Torn ACLs and MCLs. Broken Backs and bulging dics. Shattered femurs, tibias, clavicles, wrists, or arms. Torn Achilles, Labrum, Pectorals, and Biceps. Dislocated ankles, and rotator cuffs. Concussions. Degenerative Brain Diseases. CTE. Increased Pain threshold. Medication dependency.
Headaches, Nausea, Muscle cramps. A false sense of invincibility. Diminished ability to concentrate. Mood instability. Loss of vision. Crippling arthritis. Increased stress on the heart. Increased aggressiveness and sexual appetite. Increased pain threshold. Medication dependency.
One of the paragraphs is detailing the possible side effects of playing sports. The other is detailing the potential side effects of PEDs. If it weren’t for the mentions of broken bones, one would have a difficult time of differentiating which is the more debilitating of the two, or furthermore, how to identify which are the sports-related injuries and which are side effects of PEDs.
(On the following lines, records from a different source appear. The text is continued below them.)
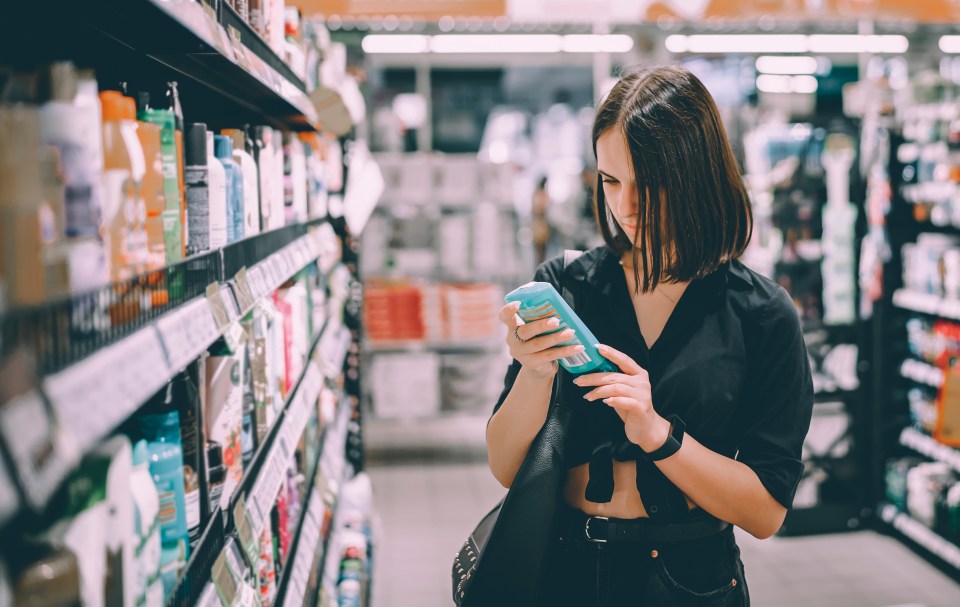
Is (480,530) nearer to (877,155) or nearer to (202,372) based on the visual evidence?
(202,372)

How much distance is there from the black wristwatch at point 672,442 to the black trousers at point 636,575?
161 mm

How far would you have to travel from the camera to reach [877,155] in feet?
14.3

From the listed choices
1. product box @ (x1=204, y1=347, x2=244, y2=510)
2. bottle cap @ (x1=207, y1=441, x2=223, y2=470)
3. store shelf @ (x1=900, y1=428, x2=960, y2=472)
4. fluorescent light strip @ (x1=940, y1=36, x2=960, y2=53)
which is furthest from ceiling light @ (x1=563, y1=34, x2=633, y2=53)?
bottle cap @ (x1=207, y1=441, x2=223, y2=470)

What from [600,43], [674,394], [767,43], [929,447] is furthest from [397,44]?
[674,394]

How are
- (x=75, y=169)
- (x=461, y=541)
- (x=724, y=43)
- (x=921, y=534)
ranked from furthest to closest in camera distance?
1. (x=724, y=43)
2. (x=461, y=541)
3. (x=921, y=534)
4. (x=75, y=169)

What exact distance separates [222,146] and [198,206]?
0.89ft

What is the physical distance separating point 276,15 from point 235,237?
735 millimetres

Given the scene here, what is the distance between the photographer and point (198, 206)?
130 cm

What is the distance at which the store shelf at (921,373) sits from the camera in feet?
13.2

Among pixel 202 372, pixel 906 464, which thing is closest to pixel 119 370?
pixel 202 372

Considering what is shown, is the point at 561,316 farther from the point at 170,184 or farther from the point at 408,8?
the point at 408,8

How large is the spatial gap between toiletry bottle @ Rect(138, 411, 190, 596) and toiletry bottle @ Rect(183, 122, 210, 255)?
0.29 m

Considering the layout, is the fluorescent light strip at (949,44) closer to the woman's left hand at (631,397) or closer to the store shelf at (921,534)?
the store shelf at (921,534)

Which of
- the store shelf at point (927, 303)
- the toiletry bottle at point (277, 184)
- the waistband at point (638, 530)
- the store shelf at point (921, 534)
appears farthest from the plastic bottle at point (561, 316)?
the store shelf at point (921, 534)
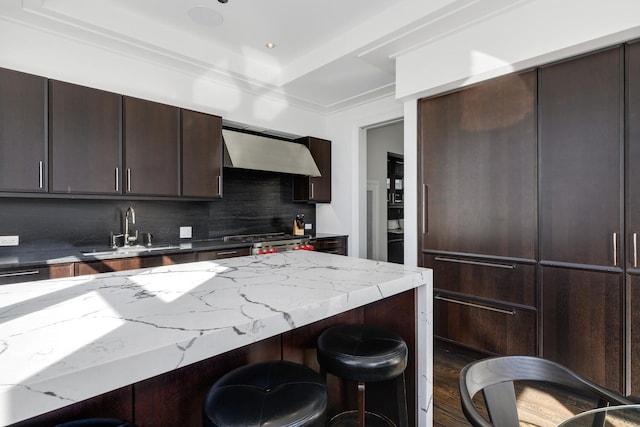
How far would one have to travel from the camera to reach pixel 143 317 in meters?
0.92

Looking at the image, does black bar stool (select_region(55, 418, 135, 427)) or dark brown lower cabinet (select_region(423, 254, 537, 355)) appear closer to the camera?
black bar stool (select_region(55, 418, 135, 427))

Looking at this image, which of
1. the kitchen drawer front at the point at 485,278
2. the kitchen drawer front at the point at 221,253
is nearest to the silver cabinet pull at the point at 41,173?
the kitchen drawer front at the point at 221,253

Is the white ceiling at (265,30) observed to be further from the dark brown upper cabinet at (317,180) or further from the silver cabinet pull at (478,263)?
the silver cabinet pull at (478,263)

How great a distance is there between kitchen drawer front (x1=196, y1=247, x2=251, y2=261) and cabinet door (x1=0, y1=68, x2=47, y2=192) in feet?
4.29

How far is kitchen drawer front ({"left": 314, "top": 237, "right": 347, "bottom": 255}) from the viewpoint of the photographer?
166 inches

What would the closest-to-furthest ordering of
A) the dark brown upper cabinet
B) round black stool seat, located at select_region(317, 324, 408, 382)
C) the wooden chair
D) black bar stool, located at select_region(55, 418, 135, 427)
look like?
black bar stool, located at select_region(55, 418, 135, 427), the wooden chair, round black stool seat, located at select_region(317, 324, 408, 382), the dark brown upper cabinet

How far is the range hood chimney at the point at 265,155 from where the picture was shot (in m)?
3.55

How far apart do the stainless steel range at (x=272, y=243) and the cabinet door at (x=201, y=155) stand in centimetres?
66

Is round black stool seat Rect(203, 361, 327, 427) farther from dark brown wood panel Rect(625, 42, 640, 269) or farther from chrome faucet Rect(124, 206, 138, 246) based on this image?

Since the early 90s, there has been a war raging against the use of PEDs in not only professional sports, but amateur as well. There has been a concerted effort to demonize the use of PEDs for a number of reasons, but oddly enough, the biggest reason seems to be that it gives those individuals who use them an unfair advantage. That, to me, seems a bit misguided. We wouldn’t be upset with a cocaine addict for being able to achieve a higher-level of altered reality through illegal means; we would say, “Hey, don’t you know what you’re doing to yourself? You really need to get help!” or we’d judge them negatively for the act of consuming illegal narcotics. Yet, somehow, when we find out an athlete is doing PEDs, we don’t say or think any of those things. All we say is, “What a fraud,” or “what a cheat.”
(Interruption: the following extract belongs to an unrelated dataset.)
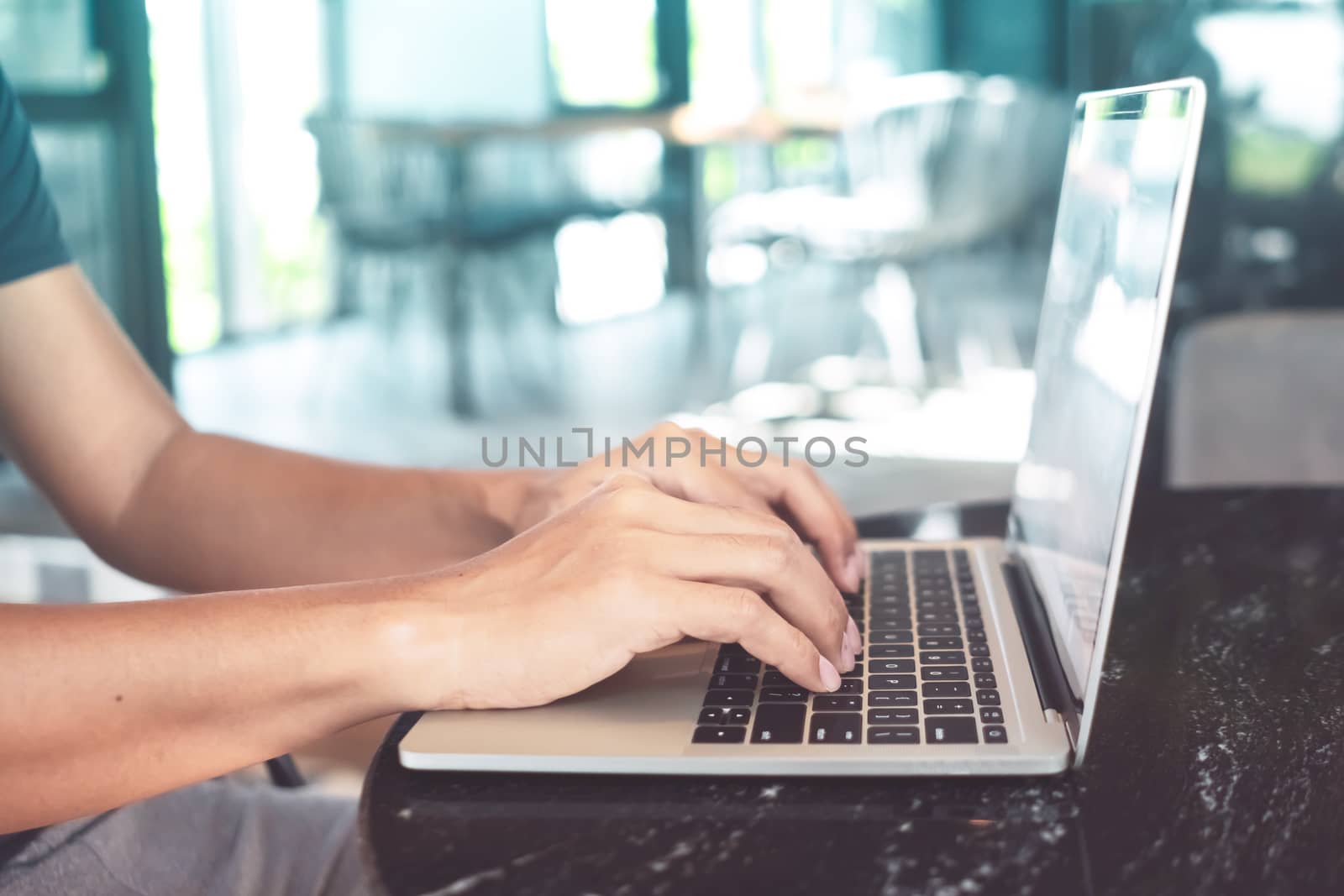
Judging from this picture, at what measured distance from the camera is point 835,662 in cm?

What’s the difference between the drug addict and the athlete? Sports. Sport changes everything. It skews peoples’ priorities to such a degree that nothing else matters. Even institutions like the US Anti-Doping Agency seem to have lost the plot. In their mission statement, they state, “USADA contributes to the advancement of clean sport,” and their main goal is to “Preserve the integrity of competition – Inspire true sport – Protect the rights of U.S. athletes.” Think about that for a moment. Their main goal is to protect the integrity of competition….not prevent drug use in athletes because it’s the right thing to do, or work with the various sports entities to limit positive re-enforcement in cases where PED use is known. Plain and simple: protect the integrity of the competition.
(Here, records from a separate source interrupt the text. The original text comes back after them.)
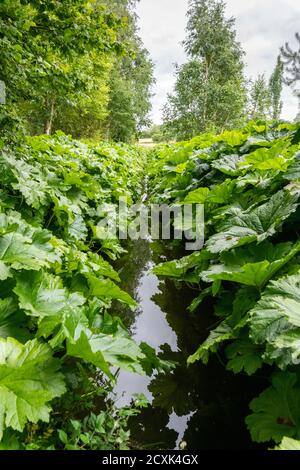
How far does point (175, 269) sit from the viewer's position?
2787mm

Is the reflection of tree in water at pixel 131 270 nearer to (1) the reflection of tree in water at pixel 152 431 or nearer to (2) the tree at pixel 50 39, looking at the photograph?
(1) the reflection of tree in water at pixel 152 431

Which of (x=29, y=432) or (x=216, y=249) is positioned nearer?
(x=29, y=432)

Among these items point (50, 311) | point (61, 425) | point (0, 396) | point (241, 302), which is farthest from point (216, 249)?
point (0, 396)

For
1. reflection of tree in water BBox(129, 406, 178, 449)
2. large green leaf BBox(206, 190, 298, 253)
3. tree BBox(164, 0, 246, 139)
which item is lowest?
reflection of tree in water BBox(129, 406, 178, 449)

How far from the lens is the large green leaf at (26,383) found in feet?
3.76

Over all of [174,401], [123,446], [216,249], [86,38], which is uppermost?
[86,38]

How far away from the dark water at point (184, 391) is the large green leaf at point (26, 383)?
0.82 m

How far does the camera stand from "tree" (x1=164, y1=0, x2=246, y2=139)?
2195 cm

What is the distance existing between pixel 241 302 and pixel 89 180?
307 cm

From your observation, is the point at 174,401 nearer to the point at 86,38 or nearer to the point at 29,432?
the point at 29,432

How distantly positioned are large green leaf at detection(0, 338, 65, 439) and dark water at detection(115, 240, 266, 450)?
823 mm

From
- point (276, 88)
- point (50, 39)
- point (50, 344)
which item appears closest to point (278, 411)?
point (50, 344)

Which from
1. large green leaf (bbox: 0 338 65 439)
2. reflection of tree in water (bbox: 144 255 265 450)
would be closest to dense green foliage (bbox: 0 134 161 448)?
large green leaf (bbox: 0 338 65 439)

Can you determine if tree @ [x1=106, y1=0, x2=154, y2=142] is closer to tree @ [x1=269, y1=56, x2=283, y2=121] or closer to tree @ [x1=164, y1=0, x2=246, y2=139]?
tree @ [x1=164, y1=0, x2=246, y2=139]
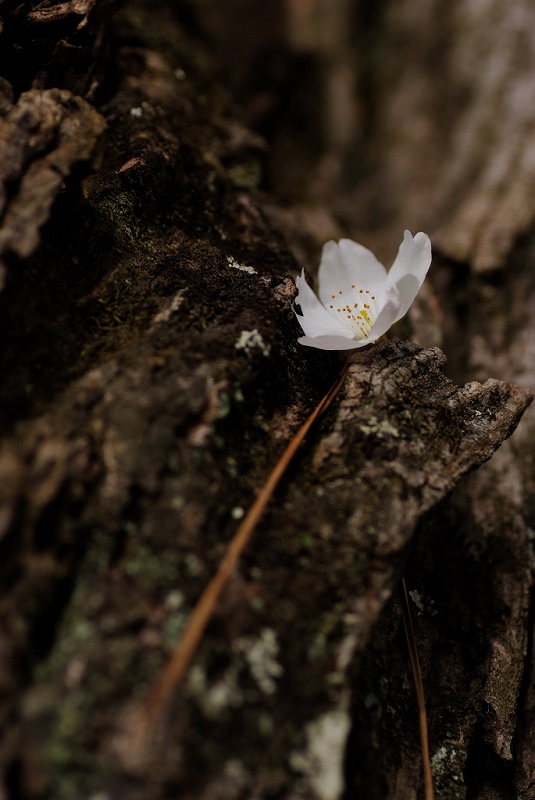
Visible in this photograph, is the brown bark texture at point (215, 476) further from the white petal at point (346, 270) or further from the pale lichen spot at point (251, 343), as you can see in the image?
the white petal at point (346, 270)

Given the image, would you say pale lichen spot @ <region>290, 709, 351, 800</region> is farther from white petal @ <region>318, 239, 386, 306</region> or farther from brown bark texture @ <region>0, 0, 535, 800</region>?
white petal @ <region>318, 239, 386, 306</region>

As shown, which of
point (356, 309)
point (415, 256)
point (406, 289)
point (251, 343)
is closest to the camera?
point (251, 343)

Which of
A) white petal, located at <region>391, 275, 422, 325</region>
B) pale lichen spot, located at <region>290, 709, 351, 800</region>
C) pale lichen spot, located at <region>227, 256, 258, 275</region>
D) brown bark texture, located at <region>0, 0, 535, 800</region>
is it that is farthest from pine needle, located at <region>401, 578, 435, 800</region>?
pale lichen spot, located at <region>227, 256, 258, 275</region>

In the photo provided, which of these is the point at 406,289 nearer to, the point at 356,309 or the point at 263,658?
the point at 356,309

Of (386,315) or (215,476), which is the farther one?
(386,315)

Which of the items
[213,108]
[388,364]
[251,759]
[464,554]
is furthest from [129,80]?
[251,759]

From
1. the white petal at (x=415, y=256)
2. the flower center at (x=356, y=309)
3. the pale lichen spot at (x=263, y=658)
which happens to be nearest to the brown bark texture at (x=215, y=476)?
the pale lichen spot at (x=263, y=658)

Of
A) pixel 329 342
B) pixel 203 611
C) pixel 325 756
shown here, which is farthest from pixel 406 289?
pixel 325 756
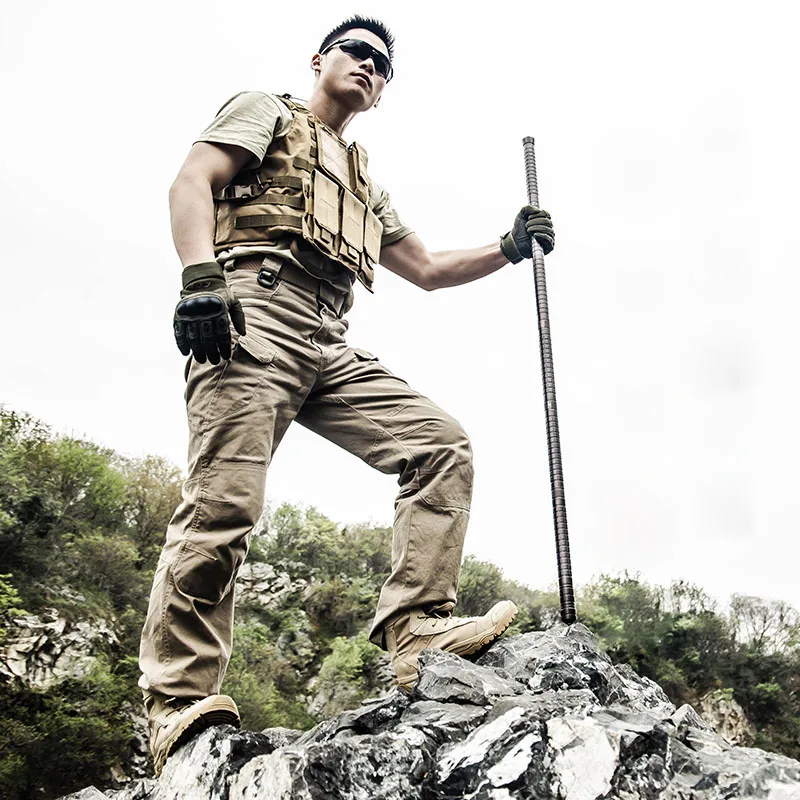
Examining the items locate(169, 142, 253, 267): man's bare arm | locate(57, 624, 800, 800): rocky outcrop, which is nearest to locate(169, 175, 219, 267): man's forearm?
locate(169, 142, 253, 267): man's bare arm

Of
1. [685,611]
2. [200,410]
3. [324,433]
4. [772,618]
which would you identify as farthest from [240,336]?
[772,618]

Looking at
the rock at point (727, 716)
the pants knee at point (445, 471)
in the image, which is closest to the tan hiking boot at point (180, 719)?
the pants knee at point (445, 471)

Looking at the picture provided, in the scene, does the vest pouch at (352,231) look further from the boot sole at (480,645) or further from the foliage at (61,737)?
the foliage at (61,737)

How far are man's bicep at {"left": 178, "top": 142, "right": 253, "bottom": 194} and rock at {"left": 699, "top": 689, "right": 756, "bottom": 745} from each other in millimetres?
18355

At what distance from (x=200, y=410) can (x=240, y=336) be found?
11.5 inches

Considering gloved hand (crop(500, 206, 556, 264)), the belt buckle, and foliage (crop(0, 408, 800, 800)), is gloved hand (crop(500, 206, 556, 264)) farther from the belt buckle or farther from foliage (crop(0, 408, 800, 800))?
foliage (crop(0, 408, 800, 800))

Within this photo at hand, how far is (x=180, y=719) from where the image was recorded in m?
2.41

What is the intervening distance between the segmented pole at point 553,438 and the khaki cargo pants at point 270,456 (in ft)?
1.66

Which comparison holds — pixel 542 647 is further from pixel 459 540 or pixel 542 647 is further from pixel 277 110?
pixel 277 110

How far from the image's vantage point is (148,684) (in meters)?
2.50

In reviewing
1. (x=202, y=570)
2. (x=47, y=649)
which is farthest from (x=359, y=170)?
(x=47, y=649)

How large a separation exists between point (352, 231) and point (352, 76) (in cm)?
76

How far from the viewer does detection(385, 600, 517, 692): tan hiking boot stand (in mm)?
2822

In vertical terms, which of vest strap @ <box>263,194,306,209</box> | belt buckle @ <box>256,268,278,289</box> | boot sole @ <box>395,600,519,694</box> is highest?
vest strap @ <box>263,194,306,209</box>
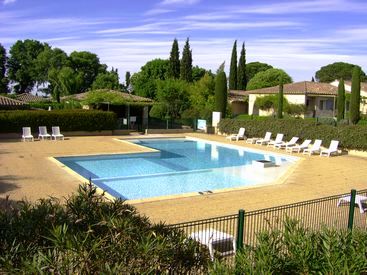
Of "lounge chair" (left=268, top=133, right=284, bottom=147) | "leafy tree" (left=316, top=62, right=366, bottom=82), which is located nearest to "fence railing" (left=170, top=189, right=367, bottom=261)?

In its own twisted way, it’s a remarkably honest approach. People can’t claim that they oppose PEDs because of the negative effects they have on the body because, as illustrated above, gruesome injuries are commonplace in sports. In fact, if you hadn’t noticed already, many of the side effects of PEDs are exactly the same as those you get while being involved with sports while burning clean. I don’t see and/or hear anyone calling for a ban on all sporting activities.
…and if we establish that people don’t oppose PEDs because of their potentially devastating side effects, and we accept that people dislike athletes that take PEDs because it’s “cheating”, then why do those same people not get upset about other performance-enhancing substances like Gatorade, or protein drinks? They most definitely enhance performance. They promote faster healing and muscle growth etc. etc.
The only conclusion to be made is that people disagree with drugs like HGH or beta blockers because an arbitrary line was drawn to constitute what is acceptable and what is not. If we are ok with athletes potentially destroying their bodies through sports for our viewing pleasure and financial gain, then we should be ok with that same logic when applying to athletes and PED use.
It’s time to start re-examining the issue of PEDs in sport. Not because they are any less dangerous, but because our reason for having banned them is.